Date : du 23/11/18 au 06/01/19
« Naomi Kawase – rétrospective et exposition »
Lieu : Centre Pompidou – Paris
« Cette rétrospective de l’œuvre de Naomi Kawase, accompagnée d’une exposition présentant pour la première fois des installations qu’elle conçoit, mettra à l’honneur la cinéaste dont la vie et l’œuvre ont évolué à travers différents thèmes inhérents à son travail : la vie, la nature et la famille.

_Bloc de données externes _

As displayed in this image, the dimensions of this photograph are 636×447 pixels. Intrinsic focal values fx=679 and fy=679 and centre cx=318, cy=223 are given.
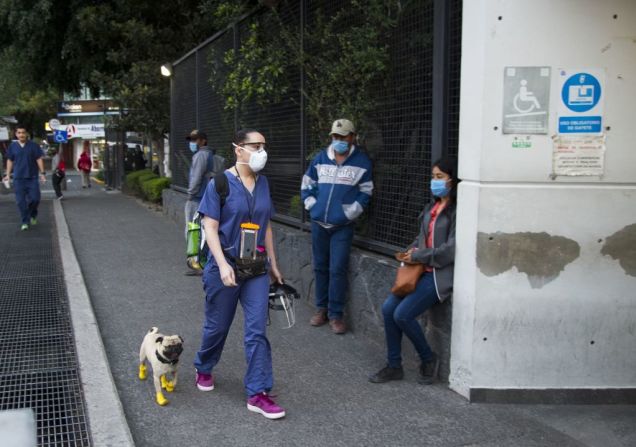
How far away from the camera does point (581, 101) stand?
445cm

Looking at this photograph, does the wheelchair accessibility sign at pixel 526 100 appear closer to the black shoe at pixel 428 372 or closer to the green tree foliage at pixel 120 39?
the black shoe at pixel 428 372

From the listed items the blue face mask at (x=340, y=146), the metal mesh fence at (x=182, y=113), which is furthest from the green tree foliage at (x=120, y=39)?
the blue face mask at (x=340, y=146)

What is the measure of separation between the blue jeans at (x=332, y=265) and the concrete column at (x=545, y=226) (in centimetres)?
163

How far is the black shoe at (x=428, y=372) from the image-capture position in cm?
496

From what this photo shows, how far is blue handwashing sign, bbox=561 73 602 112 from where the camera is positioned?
4.43 m

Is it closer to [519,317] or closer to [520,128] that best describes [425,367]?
[519,317]

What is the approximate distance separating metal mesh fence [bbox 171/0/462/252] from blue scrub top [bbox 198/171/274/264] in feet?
5.32

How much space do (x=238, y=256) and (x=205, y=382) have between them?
1.03 metres

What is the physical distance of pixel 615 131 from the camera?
4.48 meters

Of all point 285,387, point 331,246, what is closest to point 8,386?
point 285,387

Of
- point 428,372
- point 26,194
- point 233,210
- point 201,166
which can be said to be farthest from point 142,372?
point 26,194

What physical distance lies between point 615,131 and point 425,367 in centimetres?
209

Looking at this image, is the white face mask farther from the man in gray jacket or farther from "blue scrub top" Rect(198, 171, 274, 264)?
the man in gray jacket

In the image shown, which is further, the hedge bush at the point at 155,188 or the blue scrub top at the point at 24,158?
the hedge bush at the point at 155,188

Organisée par le regard que la cinéaste porte vers l’intérieur et vers l’extérieur, vers sa ville de Nara, les saisons au Japon, et vers le monde, l’exposition rassemblera installations, vidéos et photographies. Parallèlement, l’intégralité des films réalisés par Naomi Kawase à ce jour, soit environ 35 courts et longs métrages, sera projetée dans les salles de cinéma du Centre Pompidou. La cinéaste présentera plusieurs séances et donnera une master class exceptionnelle. » (s.o.)
 
 
Date : de septembre 2018 à février 2019
Films : Rétrospective « 100 ans de cinéma japonais »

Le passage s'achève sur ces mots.